▶ [Kutipan untuk Dibaca]:
▽
Judul : Sepotong Senja untuk Pacarku
Penulis : Seno Gumira Ajidarma
Penerbit : Gramedia Pustaka Utama
Cetakan
: Pertama, Februari 2016
Halaman : 208 hlm
ISBN : 978-602-03-1903-2
Peresensi :
Ratnani Latifah, penikmat buku dan literasi almuni Universitas Islam Nahdlatul
Ulama Jepara
Semburat cahaya yang dipancarkan
selalu dicari sebagian orang yang memang sangat tergila-gila pada senja. Karena
konon senja itu bisa memunculkan efek romantis dan eksotis.
Menilik betapa menariknya senja,
Seno Gumira mencoba mengemas senja menjadi cerita yang berbeda.
Kenapa berbeda? Karena senja yang
ditulis Seno adalah senja dalam berbagai pendekatan dan konteks. Mulai dari
gelaja alam kasat mata, sampai genap konstruski struktural dan tematik yang
dimungkinkan oleh subjek bernama senja. Masih merujuk dari kata penulis, “Dari
saat ke saat, memburu senja secara konkret maupun sebagai konsep yang abstrak,
memberikan kepada diri saya suatu ruang-waktu mewah.”
Bedanya lagi, kumpulan cerpen ini
seperti sebuah komposisi yang saling melengkapi. Kumpulan cerpen ini merupakan
cetak ulang cover baru dengan tambahan beberapa cerpen. Sehingga jika pada buku
lawas hanya ada 13 cerpen, maka dalam buku baru ini akan terdiri enam belas
cerpen dan dibagi menjadi tiga bagian;
Trilogi Alina, peselancar Agung dan Atas Nama Senja.
Dibuka dengan Trilogi Alina dengan
cerpen pertama berjudul ‘Sepotong Senja untuk Pacarku’. Dalam cerpen ini diceritakan Sukab sengaja mengirimkan
sepotong senja—dengan angin, debur ombak, matahari terbenam dan cahaya
kemasan—kepada pacarnya, Alina untuk pembuktian cintanya. Karena dia merasa
kata-kata sudah tidak lagi ada gunanya. Sudah luber dan tidak dibutuhkan lagi. Kalau
cinta harus berani berkorban dan berjuang dengan tindakan. (hal. 5)
△
▶ [Data yang Disediakan]:
▽
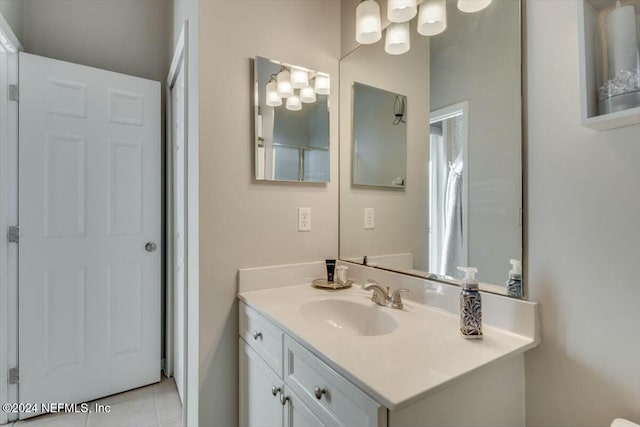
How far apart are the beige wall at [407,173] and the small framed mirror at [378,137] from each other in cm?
3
△
▶ [Instruksi Pengerjaan]:
1 – Kutiplah bagian resensi buku Sepotong Senja untuk Pacarku yang dimulai dengan "Bedanya lagi, kumpulan" dan berlanjut hingga "Atas Nama Senja.", tanpa mengubah satu kata pun.
2 – Tuliskan lanjutan resensi buku Sepotong Senja untuk Pacarku, mulai dari sesudah kalimat terakhir yang dimuat.

▶ [Kumpulan Jawaban]:
1 –
Bedanya lagi, kumpulan cerpen ini
seperti sebuah komposisi yang saling melengkapi. Kumpulan cerpen ini merupakan
cetak ulang cover baru dengan tambahan beberapa cerpen. Sehingga jika pada buku
lawas hanya ada 13 cerpen, maka dalam buku baru ini akan terdiri enam belas
cerpen dan dibagi menjadi tiga bagian;
Trilogi Alina, peselancar Agung dan Atas Nama Senja.

2 –
Kala itu Sukab tengah di pantai dan
tiba-tiba melihat senja dan cahaya gemetar dan dia pun jadi teringat dengan
Alina. Lalu dengan cepat memutuskan untuk memotong senja itu dan dikirimkannya.
Sayang, dengan cepat warga menyadari kalau senja telah dicuri oleh Sukab. Pengejaran pun tak terelakkan. Namun dengan
usaha keras Sukab mencoba pergi menjauh agar sepotong senja itu bisa dikirim
pada kekasihnya.
Dilanjutkan cerpen kedua ‘Jawaban
Alina’. (hal. 17) Mengisahkan tentang tanggapan Alina akan usaha keras Sukab
yang dengan keberanian memotong senja dan diberikan padanya. Serta kisah
panjang di balik sampainya paket itu. Lalu, tidak ketingalan cerpen ketiga berjudul
‘Tukang Pos dalam Amplop’ cerpen ini juga tidak kalah menarik dengan
cerpen-cerpen sebelumnya. Karena di sini, akan terungkap kenapa paket dari Sukab bisa terlambat datang sampai
sepuluh tahun lamanya.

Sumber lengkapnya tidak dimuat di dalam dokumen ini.